> _Problems and tasks_:
#1 According to the overview of autoregressive unified models, what architecture processes all modalities as token sequences?
#2 Continue the article on autoregressive unified models from the point where it stops.

> _Document segment_:
######

Autoregressive Unified Models

Updated 26 November 2025

Autoregressive unified models are frameworks that process diverse modalities—text, images, video, and audio—as token sequences via a single decoder-only transformer.
They leverage modality-specific tokenizers and joint autoregressive factorization to predict the next token, yielding competitive performance across multiple domains.
Future directions focus on optimizing tokenization strategies, balancing modality distributions, and integrating reinforcement objectives for improved cross-domain robustness.

Autoregressive unified models are a paradigm in machine learning that employ a single autoregressive backbone to handle heterogeneous modalities and tasks—such as image generation, image understanding, video synthesis, speech processing, scientific data generation, text-to-SQL parsing, or financial risk estimation—by representing all target outputs and conditions as sequences of tokens. These tokens can be discrete or continuous and can encode language, images, video, audio, tabular, or scientific data. The models are unified in that they use a single sequence-processing architecture and training regime, factorizing the joint data distribution autoregressively and optimizing primarily the next-token prediction likelihood. Recent advances have enabled competitive or state-of-the-art results across text, vision, audio, and structured data tasks using a single autoregressive transformer framework (Fan et al., 17 Mar 2025 Wang et al., 5 Aug 2025 Tang et al., 27 Mar 2025 Lu et al., 2023).

######

> _Provided material_:

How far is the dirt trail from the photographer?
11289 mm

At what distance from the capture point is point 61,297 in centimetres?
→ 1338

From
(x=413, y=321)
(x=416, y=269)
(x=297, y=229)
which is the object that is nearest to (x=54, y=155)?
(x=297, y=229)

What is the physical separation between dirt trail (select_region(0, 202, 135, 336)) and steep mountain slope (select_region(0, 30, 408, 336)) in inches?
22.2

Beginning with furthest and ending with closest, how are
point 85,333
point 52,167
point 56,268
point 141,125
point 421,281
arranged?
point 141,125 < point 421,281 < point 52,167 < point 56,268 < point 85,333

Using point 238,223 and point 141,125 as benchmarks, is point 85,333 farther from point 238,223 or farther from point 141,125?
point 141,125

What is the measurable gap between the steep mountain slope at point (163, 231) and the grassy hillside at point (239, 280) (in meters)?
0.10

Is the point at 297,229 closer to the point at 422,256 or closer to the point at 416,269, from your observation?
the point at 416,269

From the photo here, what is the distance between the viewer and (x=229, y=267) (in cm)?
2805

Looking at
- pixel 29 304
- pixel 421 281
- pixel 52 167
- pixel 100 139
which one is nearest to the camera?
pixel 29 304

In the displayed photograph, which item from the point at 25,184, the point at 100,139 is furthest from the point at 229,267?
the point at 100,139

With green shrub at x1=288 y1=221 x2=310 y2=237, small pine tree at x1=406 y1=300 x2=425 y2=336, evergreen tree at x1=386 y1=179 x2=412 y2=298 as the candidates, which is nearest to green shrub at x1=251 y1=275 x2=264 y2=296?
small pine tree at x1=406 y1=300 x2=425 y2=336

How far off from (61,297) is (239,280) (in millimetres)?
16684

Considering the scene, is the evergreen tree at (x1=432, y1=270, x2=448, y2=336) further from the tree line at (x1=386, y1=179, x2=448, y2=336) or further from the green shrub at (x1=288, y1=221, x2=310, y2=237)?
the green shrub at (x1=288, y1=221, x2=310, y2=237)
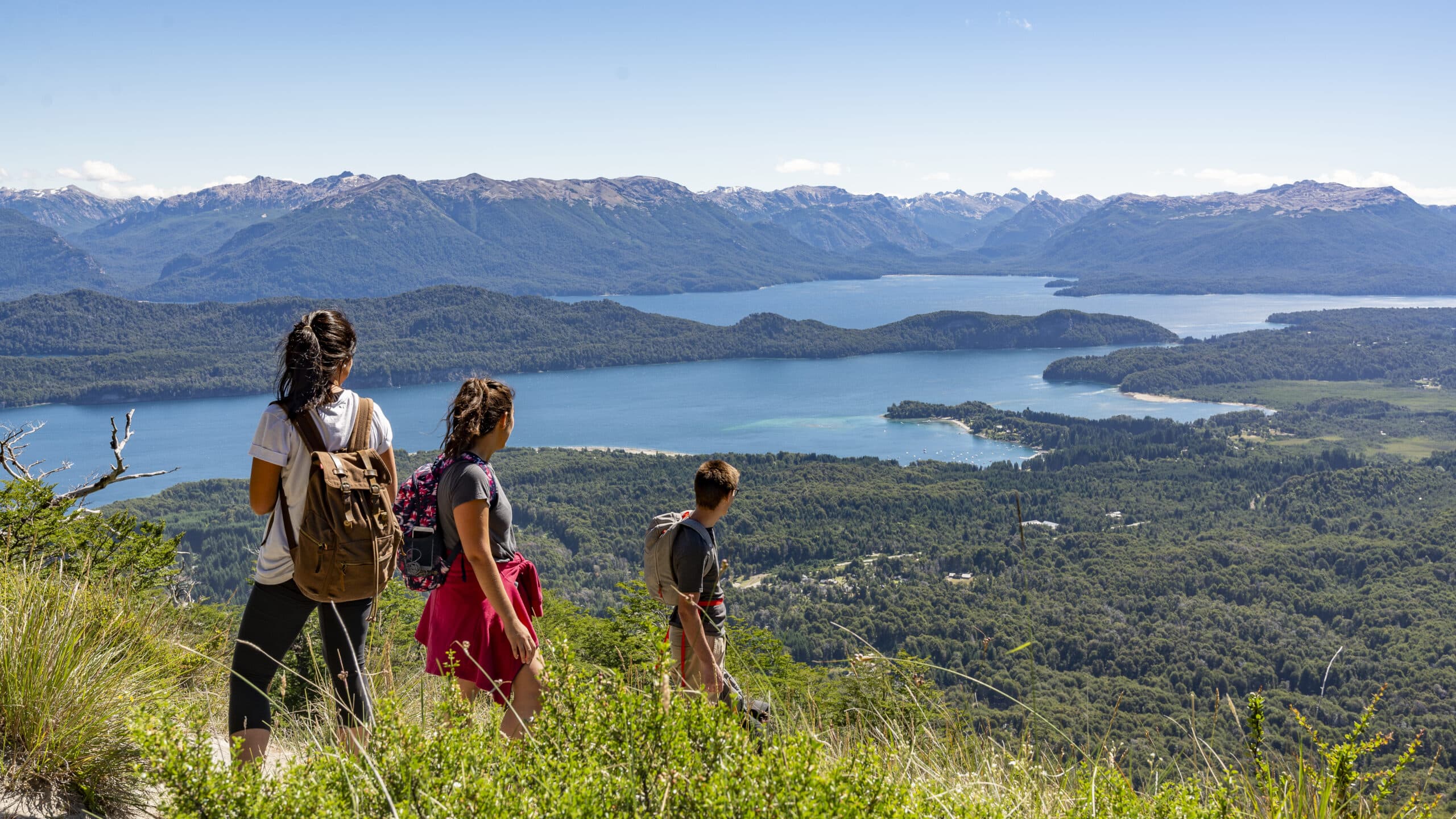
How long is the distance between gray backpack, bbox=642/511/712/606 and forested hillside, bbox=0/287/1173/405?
123 m

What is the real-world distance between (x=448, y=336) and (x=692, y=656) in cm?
14774

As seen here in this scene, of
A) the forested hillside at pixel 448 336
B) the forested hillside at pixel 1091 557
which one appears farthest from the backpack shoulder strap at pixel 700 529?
the forested hillside at pixel 448 336

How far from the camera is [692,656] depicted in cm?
319

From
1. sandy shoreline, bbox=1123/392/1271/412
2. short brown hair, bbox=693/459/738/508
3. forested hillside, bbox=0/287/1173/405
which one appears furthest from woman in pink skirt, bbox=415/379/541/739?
forested hillside, bbox=0/287/1173/405

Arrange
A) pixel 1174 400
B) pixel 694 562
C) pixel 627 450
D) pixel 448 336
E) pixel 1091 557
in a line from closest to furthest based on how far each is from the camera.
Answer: pixel 694 562
pixel 1091 557
pixel 627 450
pixel 1174 400
pixel 448 336

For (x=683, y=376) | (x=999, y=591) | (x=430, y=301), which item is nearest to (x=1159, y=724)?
(x=999, y=591)

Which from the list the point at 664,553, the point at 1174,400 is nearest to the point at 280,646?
the point at 664,553

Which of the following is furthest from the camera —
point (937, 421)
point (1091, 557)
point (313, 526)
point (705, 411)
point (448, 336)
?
point (448, 336)

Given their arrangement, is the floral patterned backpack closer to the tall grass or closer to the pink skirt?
the pink skirt

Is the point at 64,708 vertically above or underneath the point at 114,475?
underneath

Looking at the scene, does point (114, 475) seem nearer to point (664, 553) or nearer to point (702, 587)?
point (664, 553)

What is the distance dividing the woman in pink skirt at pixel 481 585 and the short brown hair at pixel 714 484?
0.62 metres

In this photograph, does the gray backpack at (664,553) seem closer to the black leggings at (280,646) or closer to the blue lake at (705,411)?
the black leggings at (280,646)

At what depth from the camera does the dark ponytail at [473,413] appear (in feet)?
9.81
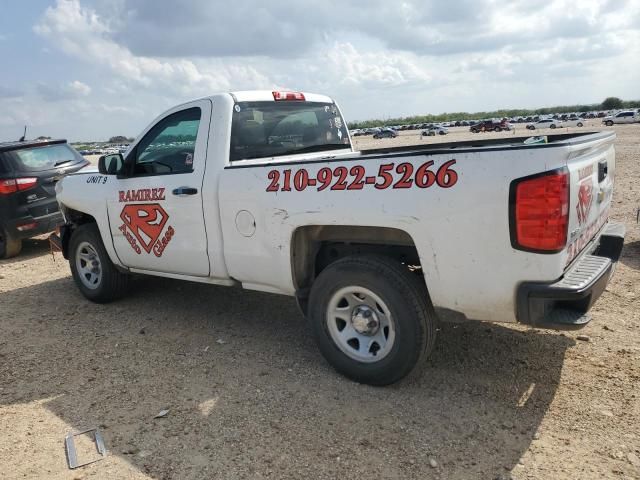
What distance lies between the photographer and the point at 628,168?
14328mm

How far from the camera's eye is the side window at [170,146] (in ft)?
14.8

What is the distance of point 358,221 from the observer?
3393mm

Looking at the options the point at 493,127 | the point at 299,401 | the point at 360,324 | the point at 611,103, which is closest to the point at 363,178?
the point at 360,324

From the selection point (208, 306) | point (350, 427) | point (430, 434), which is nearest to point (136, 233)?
point (208, 306)

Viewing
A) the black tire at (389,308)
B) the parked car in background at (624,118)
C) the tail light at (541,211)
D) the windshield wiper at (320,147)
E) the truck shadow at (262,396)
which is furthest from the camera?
the parked car in background at (624,118)

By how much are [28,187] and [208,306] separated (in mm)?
4420

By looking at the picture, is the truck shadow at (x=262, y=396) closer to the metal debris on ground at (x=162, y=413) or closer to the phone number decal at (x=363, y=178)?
the metal debris on ground at (x=162, y=413)

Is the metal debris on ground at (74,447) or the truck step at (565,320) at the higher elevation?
the truck step at (565,320)

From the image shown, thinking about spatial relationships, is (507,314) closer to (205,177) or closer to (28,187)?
(205,177)

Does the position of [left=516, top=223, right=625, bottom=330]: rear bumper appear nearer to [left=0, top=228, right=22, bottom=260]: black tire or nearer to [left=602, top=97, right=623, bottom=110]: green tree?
[left=0, top=228, right=22, bottom=260]: black tire

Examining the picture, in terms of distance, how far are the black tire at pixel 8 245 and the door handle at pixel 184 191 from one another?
16.8 ft

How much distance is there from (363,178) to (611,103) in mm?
122903

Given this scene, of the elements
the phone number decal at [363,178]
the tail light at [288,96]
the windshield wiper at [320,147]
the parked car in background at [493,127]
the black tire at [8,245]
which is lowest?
the parked car in background at [493,127]

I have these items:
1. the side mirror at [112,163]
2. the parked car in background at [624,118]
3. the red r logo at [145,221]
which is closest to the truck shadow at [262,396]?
the red r logo at [145,221]
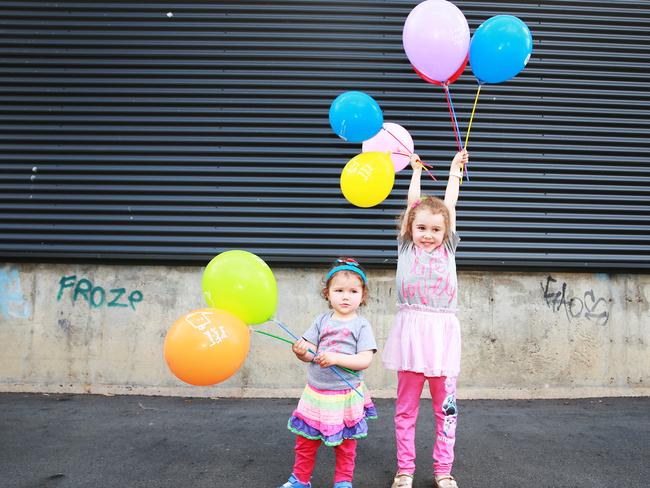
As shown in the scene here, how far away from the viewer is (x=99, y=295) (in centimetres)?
496

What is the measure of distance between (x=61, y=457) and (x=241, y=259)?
2.04 m

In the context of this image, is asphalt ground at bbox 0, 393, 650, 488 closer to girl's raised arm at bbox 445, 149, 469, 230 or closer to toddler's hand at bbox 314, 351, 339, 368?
toddler's hand at bbox 314, 351, 339, 368

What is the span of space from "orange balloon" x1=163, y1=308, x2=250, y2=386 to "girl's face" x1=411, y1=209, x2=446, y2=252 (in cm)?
118

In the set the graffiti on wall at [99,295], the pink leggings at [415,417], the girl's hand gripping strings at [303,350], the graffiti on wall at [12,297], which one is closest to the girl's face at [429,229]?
the pink leggings at [415,417]

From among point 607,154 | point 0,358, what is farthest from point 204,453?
point 607,154

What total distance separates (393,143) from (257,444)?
7.81ft

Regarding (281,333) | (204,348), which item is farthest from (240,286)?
(281,333)

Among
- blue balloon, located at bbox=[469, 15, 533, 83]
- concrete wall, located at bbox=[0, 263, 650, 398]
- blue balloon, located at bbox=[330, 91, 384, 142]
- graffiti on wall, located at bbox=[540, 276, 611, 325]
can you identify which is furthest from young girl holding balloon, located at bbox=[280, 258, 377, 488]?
graffiti on wall, located at bbox=[540, 276, 611, 325]

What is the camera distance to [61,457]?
10.8ft

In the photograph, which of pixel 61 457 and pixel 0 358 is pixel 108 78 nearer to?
pixel 0 358

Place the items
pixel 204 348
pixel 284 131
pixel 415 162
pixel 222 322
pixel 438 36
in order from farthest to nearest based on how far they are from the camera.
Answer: pixel 284 131
pixel 415 162
pixel 438 36
pixel 222 322
pixel 204 348

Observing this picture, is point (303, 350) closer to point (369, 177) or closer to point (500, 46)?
point (369, 177)

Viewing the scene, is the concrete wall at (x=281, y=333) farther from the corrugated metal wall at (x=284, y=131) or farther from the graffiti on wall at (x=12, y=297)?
the corrugated metal wall at (x=284, y=131)

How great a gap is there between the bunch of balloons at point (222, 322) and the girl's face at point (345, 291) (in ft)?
1.09
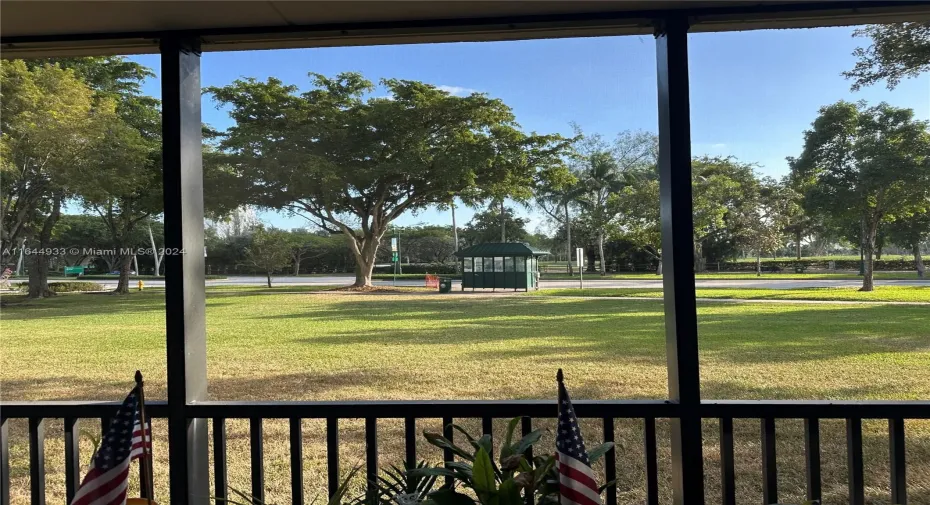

######

> _Outputs for the tasks_:
#1 A single decoder-only transformer.

#2
1. Architectural Principles and Model Design

Autoregressive unified models integrate text and non-text modalities into a single processing sequence, typically using a decoder-only transformer (LLM, such as Gemma, LLaMA, Qwen, Vicuna) as the backbone. Text tokens are handled with conventional tokenizers (e.g., SentencePiece, BPE), while non-text modalities are converted into sequences of tokens through modality-specific tokenizers:

Images: Tokenization via vector-quantized autoencoders (VQ-VAE, VQGAN), continuous VAEs, or self-supervised encoders with K-means codebooks (e.g., DiGIT) (Fan et al., 17 Mar 2025 Zhu et al., 2024).
Video: Sequential autoregressive factorization over spatial and temporal quantized blocks or frames, using hierarchical pyramids or frame-grouped tokenization (Liu et al., 6 Nov 2025 Yuan et al., 11 Jul 2025).
Audio/Speech: Use of neural audio codecs (e.g., BiCodec) for discretizing waveforms; self-supervised encoders such as WavLM condition the transformer (Yan et al., 23 Oct 2025).
Scientific/Structured Data: Mixed sequences comprise both discrete (symbolic) and continuous (numeric) tokens, handled with dual output heads (next-token prediction for symbols; a conditional diffusion head for numbers) (Zhang et al., 9 Mar 2025).

Tokens from all modalities are concatenated into a single sequence with special delimiter tokens and are processed autoregressively. Model internals frequently employ shared embedding spaces (with or without linear projections for visual features), rotary positional encodings (1D for text, 2D or 3D for vision/video), and blockwise or causal/masked attention to control receptive field dependencies (Wang et al., 5 Aug 2025 Yuan et al., 11 Jul 2025 Lu et al., 2023).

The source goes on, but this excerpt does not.